▸ Aim of the exercise
Which lines of the material contain the word "White"? Show each one.

──────── Dataset content ────────

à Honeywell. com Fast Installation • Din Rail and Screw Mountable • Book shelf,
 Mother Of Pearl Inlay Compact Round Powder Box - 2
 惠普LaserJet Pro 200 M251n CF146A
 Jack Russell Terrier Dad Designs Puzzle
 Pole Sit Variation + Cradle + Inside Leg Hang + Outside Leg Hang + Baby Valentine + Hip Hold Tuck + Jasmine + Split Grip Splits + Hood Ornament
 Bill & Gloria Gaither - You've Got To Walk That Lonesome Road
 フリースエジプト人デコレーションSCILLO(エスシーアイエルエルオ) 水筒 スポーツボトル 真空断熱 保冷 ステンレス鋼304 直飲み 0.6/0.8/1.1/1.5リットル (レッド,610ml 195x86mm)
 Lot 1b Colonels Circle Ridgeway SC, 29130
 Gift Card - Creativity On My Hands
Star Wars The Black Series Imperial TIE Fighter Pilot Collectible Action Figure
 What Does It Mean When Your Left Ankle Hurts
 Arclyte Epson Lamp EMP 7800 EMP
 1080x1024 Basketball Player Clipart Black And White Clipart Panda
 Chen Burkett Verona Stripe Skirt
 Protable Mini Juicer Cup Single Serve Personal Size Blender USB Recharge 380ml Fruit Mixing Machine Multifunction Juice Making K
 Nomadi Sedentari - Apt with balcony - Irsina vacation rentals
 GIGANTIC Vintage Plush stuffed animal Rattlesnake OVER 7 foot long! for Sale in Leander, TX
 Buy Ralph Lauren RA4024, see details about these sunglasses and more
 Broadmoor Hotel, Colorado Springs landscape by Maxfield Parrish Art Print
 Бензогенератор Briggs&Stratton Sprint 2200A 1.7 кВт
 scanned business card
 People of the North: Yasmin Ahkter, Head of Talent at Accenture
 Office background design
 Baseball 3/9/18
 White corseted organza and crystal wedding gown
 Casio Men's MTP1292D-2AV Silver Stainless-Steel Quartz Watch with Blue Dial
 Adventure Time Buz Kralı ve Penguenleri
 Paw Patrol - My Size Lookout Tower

────────

▸ Output below
 1080x1024 Basketball Player Clipart Black And White Clipart Panda
 White corseted organza and crystal wedding gown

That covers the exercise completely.